Copy the listing below line for line, keeping every word, number, and punctuation mark unchanged.

* **RECORDS SUPPLIED**:
•••

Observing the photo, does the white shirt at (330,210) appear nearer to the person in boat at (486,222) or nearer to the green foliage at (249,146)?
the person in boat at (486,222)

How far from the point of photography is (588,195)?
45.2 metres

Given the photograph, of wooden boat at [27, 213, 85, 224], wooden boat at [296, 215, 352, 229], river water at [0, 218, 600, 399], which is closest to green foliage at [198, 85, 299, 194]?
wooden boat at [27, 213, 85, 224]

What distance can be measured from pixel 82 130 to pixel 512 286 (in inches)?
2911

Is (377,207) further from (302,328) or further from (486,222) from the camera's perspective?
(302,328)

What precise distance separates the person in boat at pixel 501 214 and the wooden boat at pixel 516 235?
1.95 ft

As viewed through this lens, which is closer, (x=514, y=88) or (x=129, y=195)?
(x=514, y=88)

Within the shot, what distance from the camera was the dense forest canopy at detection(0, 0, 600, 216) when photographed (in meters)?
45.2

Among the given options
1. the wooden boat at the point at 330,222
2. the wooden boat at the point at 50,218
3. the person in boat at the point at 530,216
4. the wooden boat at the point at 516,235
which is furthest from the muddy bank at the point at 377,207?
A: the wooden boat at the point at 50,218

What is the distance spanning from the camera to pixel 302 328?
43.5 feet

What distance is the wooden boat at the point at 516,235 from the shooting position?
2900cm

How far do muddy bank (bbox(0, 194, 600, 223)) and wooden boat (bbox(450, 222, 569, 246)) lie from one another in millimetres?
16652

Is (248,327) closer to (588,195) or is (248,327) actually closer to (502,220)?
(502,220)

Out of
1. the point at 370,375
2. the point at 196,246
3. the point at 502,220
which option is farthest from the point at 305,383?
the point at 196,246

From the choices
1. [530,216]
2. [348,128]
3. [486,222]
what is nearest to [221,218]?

•••

* **EXPECTED OUTPUT**:
Observing the photo, does the white shirt at (330,210) appear nearer to the person in boat at (486,222) or nearer to the green foliage at (249,146)?
the person in boat at (486,222)

How far from the point of photography is (588,195)?
45.2 metres

Given the photograph, of wooden boat at [27, 213, 85, 224], wooden boat at [296, 215, 352, 229], river water at [0, 218, 600, 399], which is closest to green foliage at [198, 85, 299, 194]?
wooden boat at [27, 213, 85, 224]

What distance can be measured from pixel 82 130 to pixel 512 286 (in inches)?
2911

Is (377,207) further from (302,328) or further from (486,222) from the camera's perspective?
(302,328)

What precise distance separates the person in boat at pixel 501 214 and the wooden boat at pixel 516 235?
1.95 ft

As viewed through this lens, which is closer, (x=514, y=88) or (x=129, y=195)?
(x=514, y=88)

Within the shot, what distance from the camera was the dense forest canopy at detection(0, 0, 600, 216) when photographed (in meters)?
45.2

Among the given options
1. the wooden boat at the point at 330,222
2. the wooden boat at the point at 50,218
3. the person in boat at the point at 530,216
4. the wooden boat at the point at 516,235
which is furthest from the muddy bank at the point at 377,207?
A: the wooden boat at the point at 50,218

What is the distance spanning from the camera to pixel 302 328?
43.5 feet

What distance is the wooden boat at the point at 516,235 from the shooting position?
2900cm

How far do muddy bank (bbox(0, 194, 600, 223)) and wooden boat (bbox(450, 222, 569, 246)) lie from one another in millimetres?
16652

Is (248,327) closer to (588,195) or is (248,327) actually closer to (502,220)?
(502,220)

Out of
1. the point at 370,375
2. the point at 196,246
3. the point at 502,220
which option is farthest from the point at 305,383?
the point at 196,246

From the choices
1. [530,216]
2. [348,128]
3. [486,222]
what is nearest to [221,218]?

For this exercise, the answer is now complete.